IL-7R Il plasmide di attivazione CRISPR (h) fornisce un approccio mirato e non distruttivo per sovraregolare l'espressione endogena di IL7R senza alterare la sequenza di DNA sottostante.
IL-7R Il plasmide di attivazione CRISPR (h) è un sistema SAM (mediatore di attivazione sinergico) a tre plasmidi progettato per la sovraregolazione trascrizionale altamente efficiente e sito-specifica del locus IL7R nelle linee cellulari umane. Il sistema è costruito attorno a una Cas9 cataliticamente inattiva (dCas9) che porta due mutazioni inattivanti (D10A e N863A) che eliminano l'attività nucleasica preservando al contempo il legame con il DNA. Questa dCas9 è fusa con VP64, un potente attivatore trascrizionale, ed è coespressa con un gene di resistenza alla blasticidina per la selezione. Il secondo plasmide codifica la proteina di fusione MS2-p65-HSF1, un complesso attivatore secondario che agisce in sinergia con dCas9-VP64, insieme a un gene di resistenza all'igromicina. Il terzo plasmide codifica un sgRNA specifico per il bersaglio di 20 nt fuso a due aptameri di RNA MS2 che reclutano il complesso MS2-p65-HSF1 nel sito di attivazione, accompagnato da un gene di resistenza alla puromicina. I tre plasmidi vengono somministrati in un rapporto di massa 1:1:1 per un'espressione bilanciata di tutti i componenti del sistema.

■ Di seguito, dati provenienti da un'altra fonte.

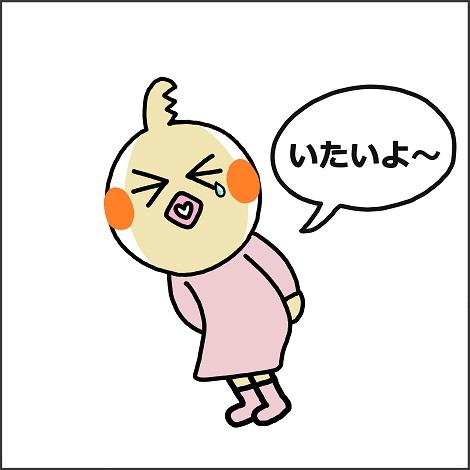 四コマ漫画 冬の悲劇 1.jpg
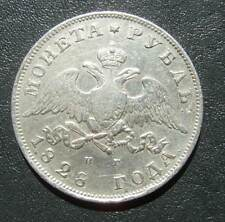 Old Coin Russia Empire Russland 1 Rouble 1828 SPB NG Alexander I Silber Munze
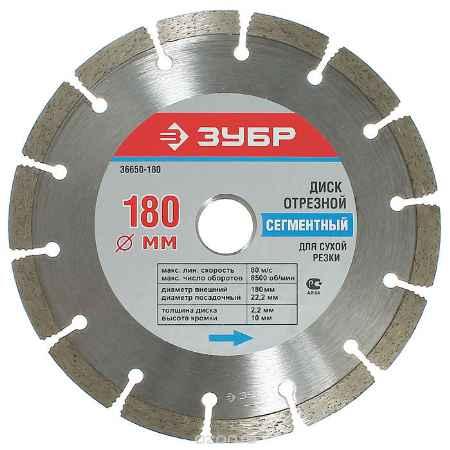 Купить ЗУБР сегментный отрезной алмазный круг, 22,2х180 мм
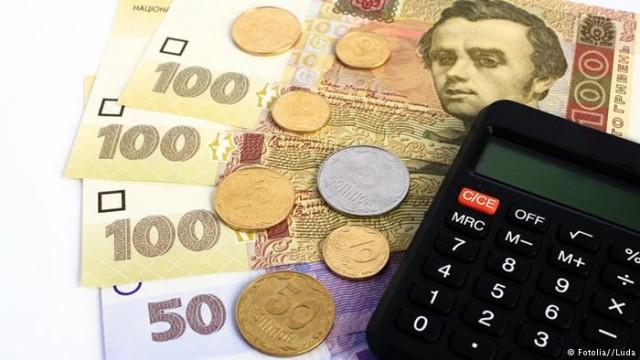 """""""Укргазбанка"""" дали средства на кредиты для бизнеса"""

Una volta assemblato nel locus bersaglio, il complesso SAM si lega a circa 200 bp a monte del sito di inizio della trascrizione IL7R, dove VP64, p65 e HSF1 agiscono in modo concertato per reclutare il machinery trascrizionale e guidare la sovraregolazione dell'espressione endogena di IL-7R. A differenza della Cas9 con attività nucleasica, dCas9 non introduce rotture a doppio filamento né modifica la sequenza genomica, preservando il locus IL7R nativo e consentendo lo studio delle risposte trascrizionali dipendenti da IL-7R nel locus endogeno, rendendolo uno strumento prezioso per studi funzionali, l'identificazione di geni bersaglio e la modellizzazione del ripristino della via IL-7R nelle cellule tumorali con espressione di IL7R silenziata o ridotta.
Solo per uso di ricerca. Non destinato a uso diagnostico o terapeutico.